After the events of A Princess of Mars, John Carter returned to
Earth and spent ten long years trying to find a way back. In our
world, Edgar Rice Burroughs produced the sequel, The Gods
of Mars, in 1913, a year after
Under the Moons of Mars was
serialized. Like its predecessor (and Tarzan of the Apes,
which he published in 1912 also), The Gods of Mars
was serialized in the All-Story
Magazine incarnation
of Argosy. It would be published in novel form in 1918.
John
Carter returns to Mars in a way similar to how he first got there: by
astral projection/wishing really hard. Again, the “How” he gets
there isn't important, its just a means to an end. He arrives on
Barsoom the same way as the first time: bare-ass naked.
Only
this time, he's in a scenic forest in a river valley.
Populated
by white apes and carnivorous tree-men that want to kill and eat
anyone who arrives.
Welcome
to Martian Heaven: The Valley Dor, endpoint of the sacred River Iss.

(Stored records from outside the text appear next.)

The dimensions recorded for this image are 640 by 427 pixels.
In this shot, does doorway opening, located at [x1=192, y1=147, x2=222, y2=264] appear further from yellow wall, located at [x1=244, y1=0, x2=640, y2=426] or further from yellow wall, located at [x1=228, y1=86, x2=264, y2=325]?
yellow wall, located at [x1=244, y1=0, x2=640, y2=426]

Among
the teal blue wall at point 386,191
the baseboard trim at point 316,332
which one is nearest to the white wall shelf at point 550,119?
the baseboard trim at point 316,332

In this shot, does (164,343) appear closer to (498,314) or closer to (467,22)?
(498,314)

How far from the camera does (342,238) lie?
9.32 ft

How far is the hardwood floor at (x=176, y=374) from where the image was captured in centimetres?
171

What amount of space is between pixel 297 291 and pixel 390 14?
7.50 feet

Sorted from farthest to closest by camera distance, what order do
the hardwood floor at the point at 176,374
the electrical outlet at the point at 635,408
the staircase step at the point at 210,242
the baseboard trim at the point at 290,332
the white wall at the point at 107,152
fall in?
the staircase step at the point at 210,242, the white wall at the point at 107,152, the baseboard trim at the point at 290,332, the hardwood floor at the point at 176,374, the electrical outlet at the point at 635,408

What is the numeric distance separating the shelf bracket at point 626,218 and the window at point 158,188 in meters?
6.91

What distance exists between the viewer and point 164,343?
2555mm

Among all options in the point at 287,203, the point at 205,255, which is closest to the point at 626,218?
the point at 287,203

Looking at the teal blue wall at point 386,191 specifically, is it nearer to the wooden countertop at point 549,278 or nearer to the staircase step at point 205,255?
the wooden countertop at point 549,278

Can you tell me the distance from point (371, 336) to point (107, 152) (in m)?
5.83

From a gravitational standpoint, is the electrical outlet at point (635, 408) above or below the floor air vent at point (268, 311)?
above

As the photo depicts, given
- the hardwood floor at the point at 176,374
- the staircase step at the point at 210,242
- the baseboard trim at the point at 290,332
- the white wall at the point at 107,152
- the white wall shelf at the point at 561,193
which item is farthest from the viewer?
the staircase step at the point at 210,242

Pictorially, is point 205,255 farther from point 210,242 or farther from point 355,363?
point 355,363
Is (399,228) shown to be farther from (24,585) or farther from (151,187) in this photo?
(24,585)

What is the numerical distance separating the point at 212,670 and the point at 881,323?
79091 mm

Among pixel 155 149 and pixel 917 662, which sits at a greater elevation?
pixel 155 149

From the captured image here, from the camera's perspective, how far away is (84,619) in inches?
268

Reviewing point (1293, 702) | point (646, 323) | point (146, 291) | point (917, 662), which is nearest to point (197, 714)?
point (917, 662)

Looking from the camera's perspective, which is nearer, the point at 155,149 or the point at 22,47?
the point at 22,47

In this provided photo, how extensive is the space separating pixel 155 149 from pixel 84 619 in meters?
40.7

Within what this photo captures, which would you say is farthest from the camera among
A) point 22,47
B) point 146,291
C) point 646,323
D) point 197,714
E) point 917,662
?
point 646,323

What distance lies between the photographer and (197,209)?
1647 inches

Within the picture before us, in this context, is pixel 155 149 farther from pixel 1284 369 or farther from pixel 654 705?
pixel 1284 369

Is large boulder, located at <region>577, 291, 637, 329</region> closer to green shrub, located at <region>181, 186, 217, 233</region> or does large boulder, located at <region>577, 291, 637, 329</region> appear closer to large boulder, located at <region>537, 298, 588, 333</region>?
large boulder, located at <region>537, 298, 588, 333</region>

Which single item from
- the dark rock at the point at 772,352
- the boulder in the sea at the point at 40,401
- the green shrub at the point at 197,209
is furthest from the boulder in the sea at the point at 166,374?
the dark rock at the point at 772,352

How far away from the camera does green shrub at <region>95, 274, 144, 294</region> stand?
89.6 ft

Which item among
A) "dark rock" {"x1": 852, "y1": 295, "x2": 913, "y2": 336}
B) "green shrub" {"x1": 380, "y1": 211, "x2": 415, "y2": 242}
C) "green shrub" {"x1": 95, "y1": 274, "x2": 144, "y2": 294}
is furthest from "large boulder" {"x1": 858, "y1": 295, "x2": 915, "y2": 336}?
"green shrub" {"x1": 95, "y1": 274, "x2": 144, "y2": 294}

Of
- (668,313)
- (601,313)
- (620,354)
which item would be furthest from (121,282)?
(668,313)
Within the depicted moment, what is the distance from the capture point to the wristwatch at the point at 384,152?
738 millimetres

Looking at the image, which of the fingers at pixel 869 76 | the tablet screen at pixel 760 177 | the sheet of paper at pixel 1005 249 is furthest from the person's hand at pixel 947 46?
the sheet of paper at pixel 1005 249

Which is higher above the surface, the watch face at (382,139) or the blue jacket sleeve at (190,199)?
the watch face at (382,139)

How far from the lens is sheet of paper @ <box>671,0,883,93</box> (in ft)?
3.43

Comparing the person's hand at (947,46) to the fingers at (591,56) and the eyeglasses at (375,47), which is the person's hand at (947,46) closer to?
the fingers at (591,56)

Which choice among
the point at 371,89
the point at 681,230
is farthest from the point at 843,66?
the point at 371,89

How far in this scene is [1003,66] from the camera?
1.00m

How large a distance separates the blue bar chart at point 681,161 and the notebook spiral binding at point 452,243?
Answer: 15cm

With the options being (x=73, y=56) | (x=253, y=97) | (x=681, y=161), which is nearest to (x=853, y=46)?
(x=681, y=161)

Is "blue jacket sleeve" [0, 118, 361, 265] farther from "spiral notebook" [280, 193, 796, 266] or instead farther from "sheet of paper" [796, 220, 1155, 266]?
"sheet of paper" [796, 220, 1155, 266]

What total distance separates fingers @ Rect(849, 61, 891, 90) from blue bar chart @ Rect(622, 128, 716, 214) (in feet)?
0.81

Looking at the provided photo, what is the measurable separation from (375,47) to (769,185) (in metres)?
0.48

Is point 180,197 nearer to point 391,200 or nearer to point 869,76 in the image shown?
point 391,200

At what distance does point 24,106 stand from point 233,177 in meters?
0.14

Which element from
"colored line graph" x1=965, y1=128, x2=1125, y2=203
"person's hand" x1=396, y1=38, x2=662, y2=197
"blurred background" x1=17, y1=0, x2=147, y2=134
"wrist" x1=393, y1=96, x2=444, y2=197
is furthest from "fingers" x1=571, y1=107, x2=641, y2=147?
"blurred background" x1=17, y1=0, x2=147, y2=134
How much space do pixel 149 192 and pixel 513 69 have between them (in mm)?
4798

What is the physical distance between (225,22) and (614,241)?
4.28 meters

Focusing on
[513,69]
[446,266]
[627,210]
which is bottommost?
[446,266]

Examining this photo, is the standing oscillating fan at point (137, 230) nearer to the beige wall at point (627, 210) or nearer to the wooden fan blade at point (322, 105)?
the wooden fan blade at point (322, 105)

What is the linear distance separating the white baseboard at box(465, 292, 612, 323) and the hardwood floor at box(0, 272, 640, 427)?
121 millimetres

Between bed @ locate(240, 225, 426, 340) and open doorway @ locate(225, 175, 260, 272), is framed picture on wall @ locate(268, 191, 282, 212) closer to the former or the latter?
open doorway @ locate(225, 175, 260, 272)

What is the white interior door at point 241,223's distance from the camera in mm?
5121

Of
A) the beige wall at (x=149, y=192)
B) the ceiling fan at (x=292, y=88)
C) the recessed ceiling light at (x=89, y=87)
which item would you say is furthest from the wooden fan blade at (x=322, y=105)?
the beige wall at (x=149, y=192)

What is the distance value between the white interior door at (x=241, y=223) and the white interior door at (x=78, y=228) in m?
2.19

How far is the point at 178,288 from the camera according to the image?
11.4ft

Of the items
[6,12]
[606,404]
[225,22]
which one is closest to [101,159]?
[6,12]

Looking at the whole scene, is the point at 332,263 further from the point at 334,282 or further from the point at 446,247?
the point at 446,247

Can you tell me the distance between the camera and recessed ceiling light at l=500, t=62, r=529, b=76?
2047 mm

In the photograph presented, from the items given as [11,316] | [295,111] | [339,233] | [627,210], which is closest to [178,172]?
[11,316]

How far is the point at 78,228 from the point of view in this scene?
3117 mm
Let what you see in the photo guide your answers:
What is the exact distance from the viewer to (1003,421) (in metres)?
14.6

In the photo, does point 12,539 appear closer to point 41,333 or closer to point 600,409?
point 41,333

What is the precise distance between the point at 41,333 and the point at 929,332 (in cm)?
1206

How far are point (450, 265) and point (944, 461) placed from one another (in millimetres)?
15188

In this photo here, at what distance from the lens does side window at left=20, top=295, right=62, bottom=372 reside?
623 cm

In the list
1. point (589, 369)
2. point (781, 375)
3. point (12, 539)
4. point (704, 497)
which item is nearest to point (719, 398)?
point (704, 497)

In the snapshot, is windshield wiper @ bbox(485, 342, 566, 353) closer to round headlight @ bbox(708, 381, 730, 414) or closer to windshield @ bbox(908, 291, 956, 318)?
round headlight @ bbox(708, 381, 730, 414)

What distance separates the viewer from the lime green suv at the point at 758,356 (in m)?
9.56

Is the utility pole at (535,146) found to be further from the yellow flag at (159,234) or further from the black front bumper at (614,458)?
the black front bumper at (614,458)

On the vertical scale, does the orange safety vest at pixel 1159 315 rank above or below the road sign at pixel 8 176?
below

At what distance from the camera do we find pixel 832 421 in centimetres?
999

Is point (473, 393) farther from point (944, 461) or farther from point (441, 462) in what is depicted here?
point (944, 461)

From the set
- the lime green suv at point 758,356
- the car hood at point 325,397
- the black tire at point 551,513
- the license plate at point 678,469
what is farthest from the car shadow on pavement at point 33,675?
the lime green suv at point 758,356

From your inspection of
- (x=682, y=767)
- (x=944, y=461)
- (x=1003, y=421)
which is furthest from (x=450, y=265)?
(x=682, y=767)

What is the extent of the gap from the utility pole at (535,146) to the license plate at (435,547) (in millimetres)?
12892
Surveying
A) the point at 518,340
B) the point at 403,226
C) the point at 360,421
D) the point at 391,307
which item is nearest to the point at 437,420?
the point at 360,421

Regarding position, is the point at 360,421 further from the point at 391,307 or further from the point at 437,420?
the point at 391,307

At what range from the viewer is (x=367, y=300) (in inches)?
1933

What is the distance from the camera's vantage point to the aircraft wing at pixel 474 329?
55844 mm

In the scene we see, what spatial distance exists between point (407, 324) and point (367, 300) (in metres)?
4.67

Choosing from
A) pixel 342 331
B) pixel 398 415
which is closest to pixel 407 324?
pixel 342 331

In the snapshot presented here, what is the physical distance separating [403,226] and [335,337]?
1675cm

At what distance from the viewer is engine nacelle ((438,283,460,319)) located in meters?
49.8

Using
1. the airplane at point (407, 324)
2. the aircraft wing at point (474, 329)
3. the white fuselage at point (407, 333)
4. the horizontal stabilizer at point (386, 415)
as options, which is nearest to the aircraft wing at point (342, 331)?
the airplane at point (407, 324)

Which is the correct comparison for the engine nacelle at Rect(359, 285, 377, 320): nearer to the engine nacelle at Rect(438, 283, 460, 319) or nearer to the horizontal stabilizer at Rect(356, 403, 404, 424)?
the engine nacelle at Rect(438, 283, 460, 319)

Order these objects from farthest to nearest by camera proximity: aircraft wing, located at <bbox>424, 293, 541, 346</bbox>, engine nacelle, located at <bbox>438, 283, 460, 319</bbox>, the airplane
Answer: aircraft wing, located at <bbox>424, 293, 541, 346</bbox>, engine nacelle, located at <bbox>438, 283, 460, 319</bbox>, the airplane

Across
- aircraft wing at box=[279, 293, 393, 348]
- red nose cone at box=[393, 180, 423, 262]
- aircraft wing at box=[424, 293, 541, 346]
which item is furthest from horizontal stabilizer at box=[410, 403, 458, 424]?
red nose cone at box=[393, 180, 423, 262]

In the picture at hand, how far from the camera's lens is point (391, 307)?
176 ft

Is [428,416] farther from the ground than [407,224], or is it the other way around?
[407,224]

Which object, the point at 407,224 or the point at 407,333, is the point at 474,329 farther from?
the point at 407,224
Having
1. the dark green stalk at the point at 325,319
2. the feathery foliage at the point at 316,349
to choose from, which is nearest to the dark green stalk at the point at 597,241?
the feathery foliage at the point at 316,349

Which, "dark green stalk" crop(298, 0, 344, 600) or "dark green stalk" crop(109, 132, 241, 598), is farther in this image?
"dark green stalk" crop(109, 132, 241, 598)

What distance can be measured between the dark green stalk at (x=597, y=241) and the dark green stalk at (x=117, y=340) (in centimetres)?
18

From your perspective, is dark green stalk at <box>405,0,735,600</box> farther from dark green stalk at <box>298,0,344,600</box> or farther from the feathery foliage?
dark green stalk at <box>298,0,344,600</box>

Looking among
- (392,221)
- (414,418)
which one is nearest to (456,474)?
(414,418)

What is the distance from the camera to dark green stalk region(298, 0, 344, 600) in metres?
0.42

Leaving the valley is considered blasphemy and cause for execution.
Martian Heaven sucks.
On
arriving, John sees some Green Martians attacked and killed by the
local fauna, and rushes to the aid of the lone survivor, who happens
to be Tars Tarkas, Jeddak of Thark and Carter's best friend on Mars
not named Woola.
The
two fight their way out of the forest and into the cliffs of the
valley, where they find the Holy Therns, white skinned Martians who
claim to be the gods of Mars and control the creatures of the valley,
enslaving anyone who survives them. They also wear cute little blonde
Prince Valiant wigs because they're bald and vain.
John
kills one of their priests, takes his wig and costume as a disguise,
rescues a Red Martian woman named Thuvia, and the three rampage their
way through the Thern fortress, reaching the top only to find it
attacked by sky pirates. John sends Thuvia and Tars Tarkas off and
boards one of their airships, killing the crew save one, Xodar, a
prince of the Black Martians, the self-proclaimed First Born of Mars,
and incidentally, a people also claiming to be gods. He also rescues
a White Martian girl, Phaidor, who falls in love with John, but John
is faithful to his wife Dejah Thoris, and is also disturbed by
Phaidor's casual cruelty.
Xodar
has some tricks up his sleeve, and John & Phaidor are captured by
reinforcements, and taken to Omean, an underground sea where the
Black Martians make their home. The First Born are ruled by the cruel
(self-proclaimed again) goddess Issus, and like the Therns, they
enslave the other Martian races to serve them and fight in their
arenas.
Hmm:
long-lived, beautifully-featured, ebony-skinned, underground raiders
who worship a cruel goddess and love to party at the expense of others.
It
really activates the almonds.
Anyway,
Phaidor is taken to be a handmaiden of Issus. John is sent to the
arena. Xodar is sent as well, since he lost in combat to John, and
must serve him. Naturally, the two become best buds working to escape
from their virtual death sentence. In prison, they find a pale young
Red Martian youth who is obviously John Carter's son Carthoris, but
the book plays coy with it for a while until the two are able to have
a moment's rest.
There's
already so much going on that going through the plot would take pages
and pages. John Carter escapes. We get back to Helium and Red Martian
intrigue. A reunion with cool dude Kantos Kan. Dejah Thoris went to
the Valley Dor to look for her husband and son. John Carter wants to
go after her. More intrigue. A titanic air battle between the fleets
of three navies, and John Carter cutting down any bastard that stands
between him and Dejah Thoris.
And
then it ends on a massive cliffhanger because by this point Burroughs
knew he had his audience hooked.
While
some of the twists are blatantly telegraphed and a lot of convenient
coincidences take place that stretch belief, the book hits the ground
running and never lets up on the adventure.
The
section that stands out the most to me is where John is taken to the
arena and sees a group of female slaves inspected by the hideous
Issus and a few are selected and taken away. John learns that the
ones taken away were to be eaten by Issus and her court, while the
rest would be torn apart by animals in the arena.
In a
modern story, John would feel bad as he watched the innocent women
get slaughtered for the entertainment of the First Born, then do some
arena fighting, then plot his escape, then try and fail to escape,
then mope a lot, then try again, then maybe succeed and that would
take up half of the book and whoever was helping him escape would die and he'd feel extra bad about it.
Not
here. This is Pulp! As soon as John learns that the women are going
to be killed, the red mist descends over his eyes and he punches his
way out of his cage (because Earthmen have super strength on Barsoom,
remember?) and begins butchering everything between him and the
throne of Issus. Not only does Carthoris join him in this, but every
single slave in the arena, man and woman, join his uprising and John
Carter nearly succeeds in reaching Issus, if not for the ancient hag
queen's trickery. And this is only about halfway into the book!
Burroughs
is awesome. John Carter is awesome. The Gods of Mars
is awesome. Read the Barsoom books. That's an order.